= Robert Hays (Tennessee) =

Tennessee settler (c. 1758–1819)

Robert Hays (c. 1758 – September 15, 1819) was a pioneer settler of Tennessee, United States. He served as a lieutenant in the American Revolutionary War and was an original member of the Society of the Cincinnati from North Carolina. Hays was granted land in Tennessee for his war service, settling on the Cumberland River just north of present-day Nashville. In 1786 he married Jane Donelson, a daughter of John Donelson. Through this marriage he was to become a brother-in-law of his neighbor, future president Andrew Jackson. He officiated the (re)marriage of Jackson and his sister-in-law Rachel in 1794. The same year Hays represented Davidson County in the North Carolina state legislature.

He co-led the Coldwater Expedition against the Cherokee and the Creeks in 1787. He established the now-extinct settlement of Haysborough.
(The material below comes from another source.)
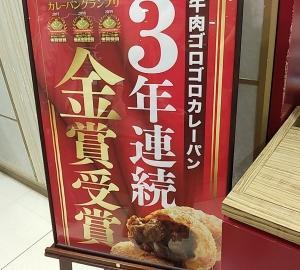 愛知県名古屋市 in ベーカリーピカソ 名古屋三越栄店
Through the 1790s, Hays was an officer in the Mero District militia: lieutenant colonel of cavalry, muster master, and lieutenant colonel commandant by 1797. In 1795 he and his brother-in-law Stockley Donelson, and four others were on a "committee to cut and clear out a good wagon road, and to pay 200 pounds to those holding the lottery for building a jail in the Mero District." In 1795 Hays escorted a delegation of Chickasaw chiefs to Philadelphia to meet with George Washington. According to the editors of volume one of The Papers of Andrew Jackson, "Jackson was responsible through congressional patronage" for the appointment of Hays to the position of U.S. Marshal for west Tennessee in 1797. James White and Willie Blount signed $20,000 bonds in security for the new marshal. Hays served until 1804 when he was replaced by John Childress.

In January 1805 he was a signatory to a petition protesting the court-martial of Thomas Butler, probably produced at the behest of Andrew Jackson and sent to Thomas Jefferson's government, recorded in official state papers under the title "Disobedience of Orders Justified on the Grounds of Illegality." In August 1805 he was present at a Nashville dinner in honor of Aaron Burr and toasted to "the union of all honest men."
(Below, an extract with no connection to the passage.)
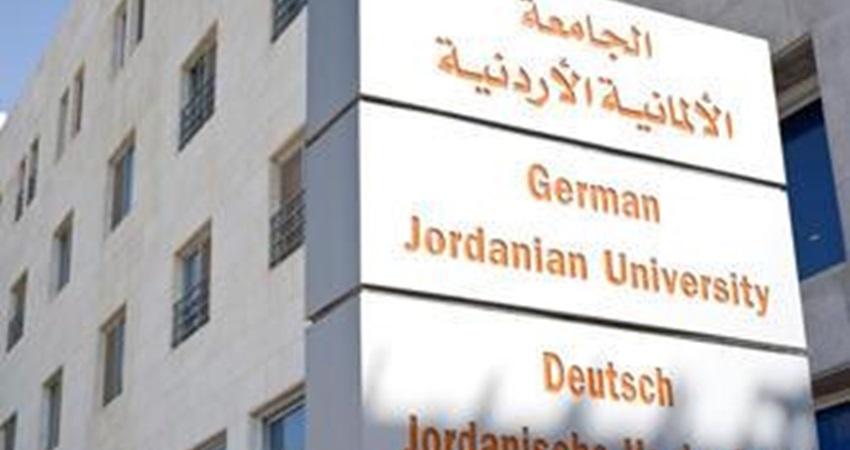 إعلان مكرمة أبناء المعلمين في الجامعة الألمانية الأردنية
In March 1807, Andrew Jackson purchased 15 slaves at a sheriff's auction of the property of Hays, his neighbor and brother-in-law. Jackson then conveyed those 15 slaves back to Hays' wife Jane Donelson Hays. In 1807 Hays had recently declared bankruptcy, and during the 1828 U.S. presidential campaign this action was alleged to be a conspiracy intended to defraud Hays' creditors, essentially money laundering enslaved assets.

== Personal life ==
There were eight children from the Hays–Donelson marriage, six of whom survived to adulthood: Stockley Donelson Hays who married Lydia Butler: Martha (Patsy) Hays who married Dr. William E. Butler; Samuel Jackson Hays, who married Frances Middleton; Rachel Hays, who married Robert Butler; Narcissa Hays, who never married; and Elizabeth Hays, who married Col. Robert I. Chester. Mary S. Hays died at Nashville in 1815 at age 18.

Jane Donelson Hays died in 1834 and is believed to be buried in Riverside Cemetery in Jackson, Tennessee.